┌──

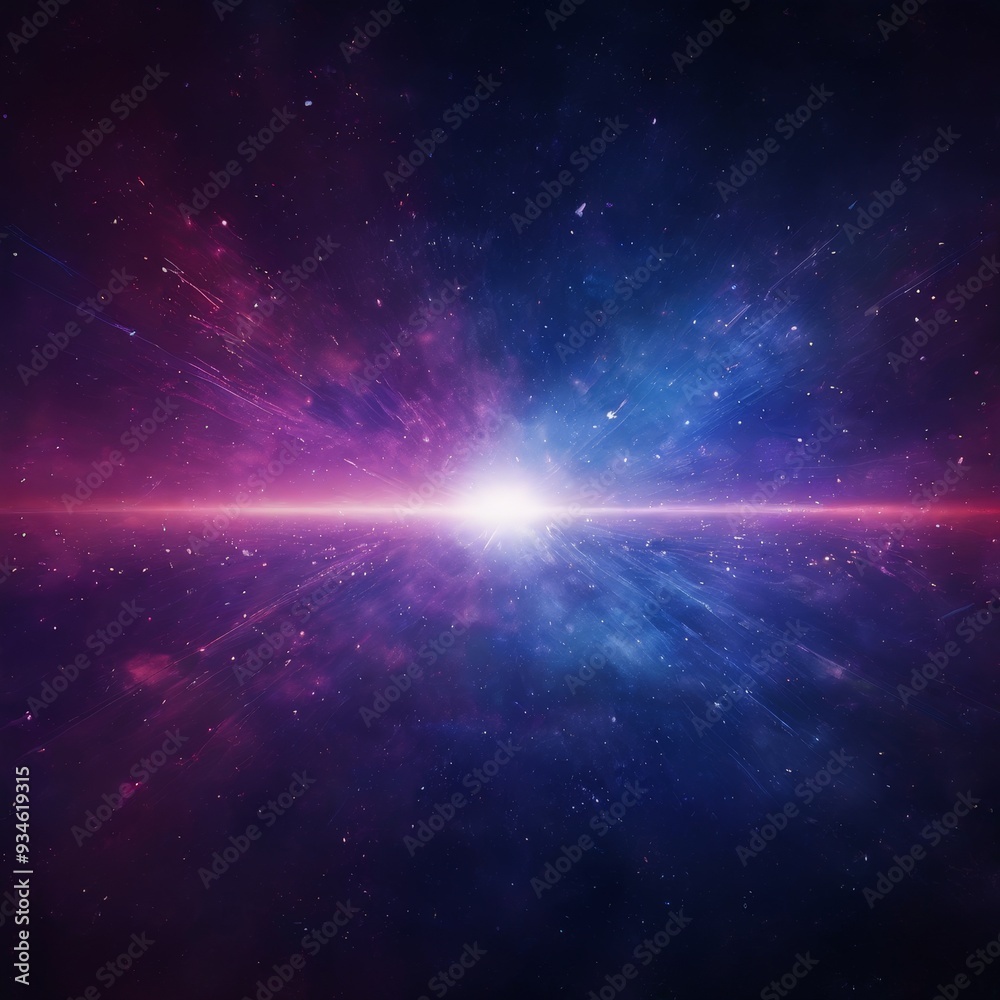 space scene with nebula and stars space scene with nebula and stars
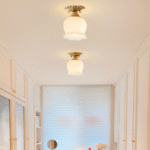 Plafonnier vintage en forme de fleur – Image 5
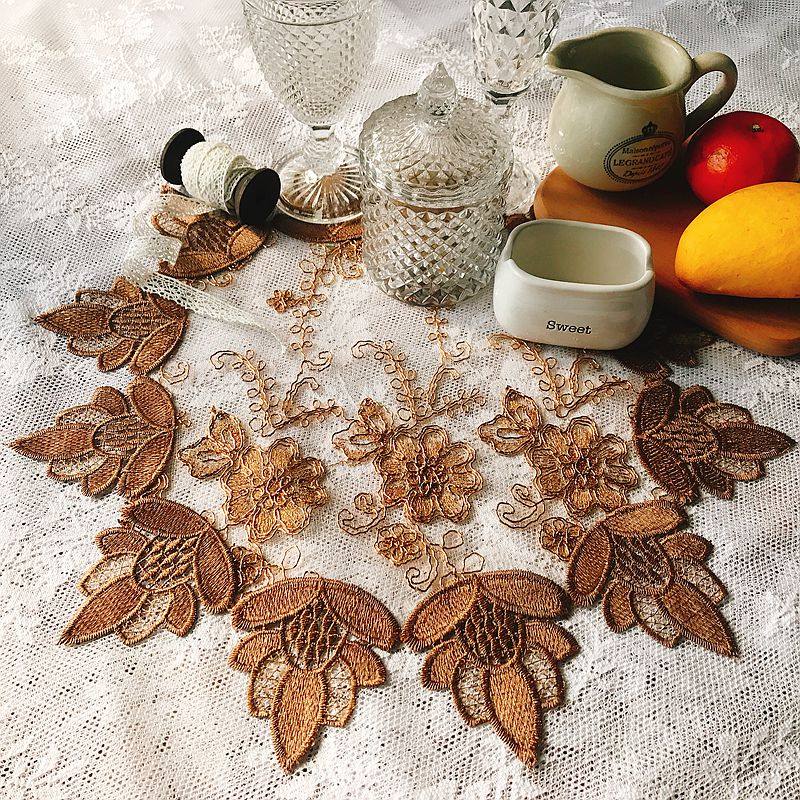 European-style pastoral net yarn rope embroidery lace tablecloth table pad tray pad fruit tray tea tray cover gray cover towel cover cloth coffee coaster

└──
┌──

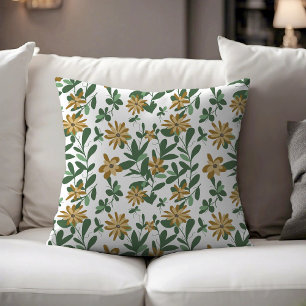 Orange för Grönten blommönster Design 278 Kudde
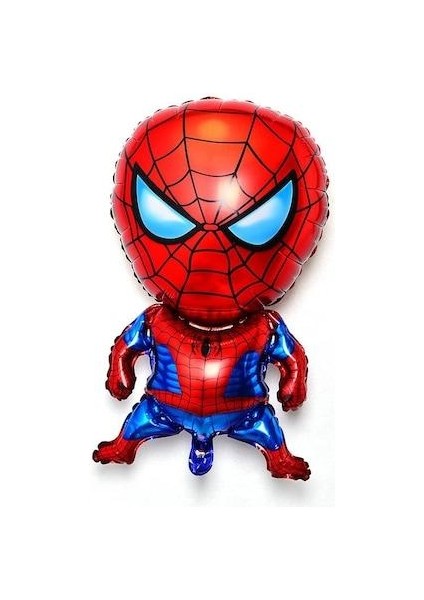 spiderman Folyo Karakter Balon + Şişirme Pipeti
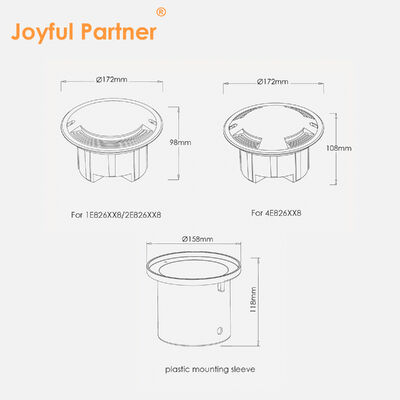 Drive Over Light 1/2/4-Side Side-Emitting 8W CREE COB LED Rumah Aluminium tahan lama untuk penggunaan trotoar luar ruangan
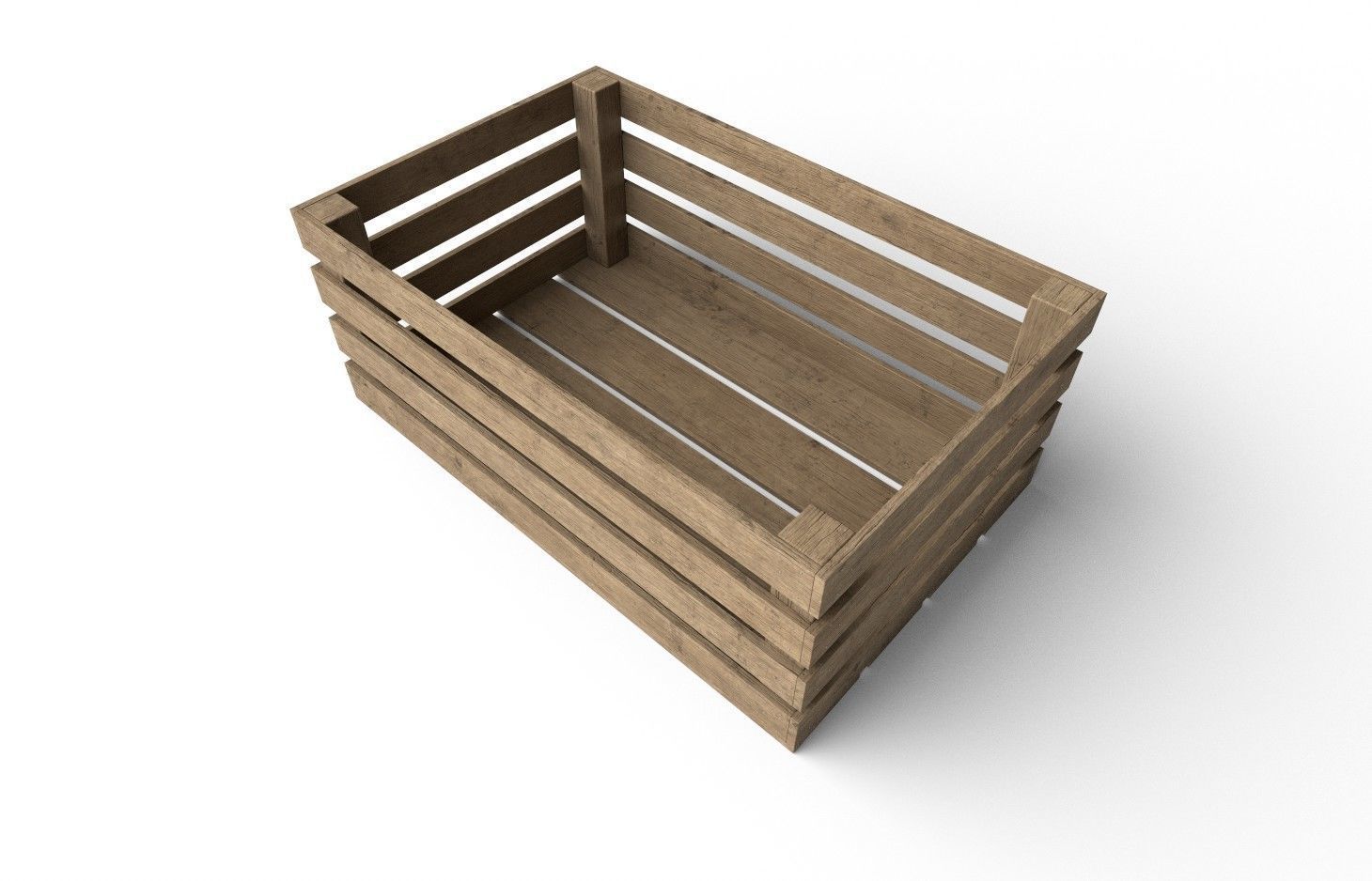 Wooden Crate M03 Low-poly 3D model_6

└──

ABOUT THIS EXERCISE:
Rewrite the records from the line with "space scene with nebula and stars space" to the line with "European-style pastoral net", replacing "nebula" with "galaxy" and changing nothing else. Omit the pictures from your answer.

SOLUTION FOR THIS PROBLEM:
 space scene with galaxy and stars space scene with galaxy and stars
 Plafonnier vintage en forme de fleur – Image 5
 European-style pastoral net yarn rope embroidery lace tablecloth table pad tray pad fruit tray tea tray cover gray cover towel cover cloth coffee coaster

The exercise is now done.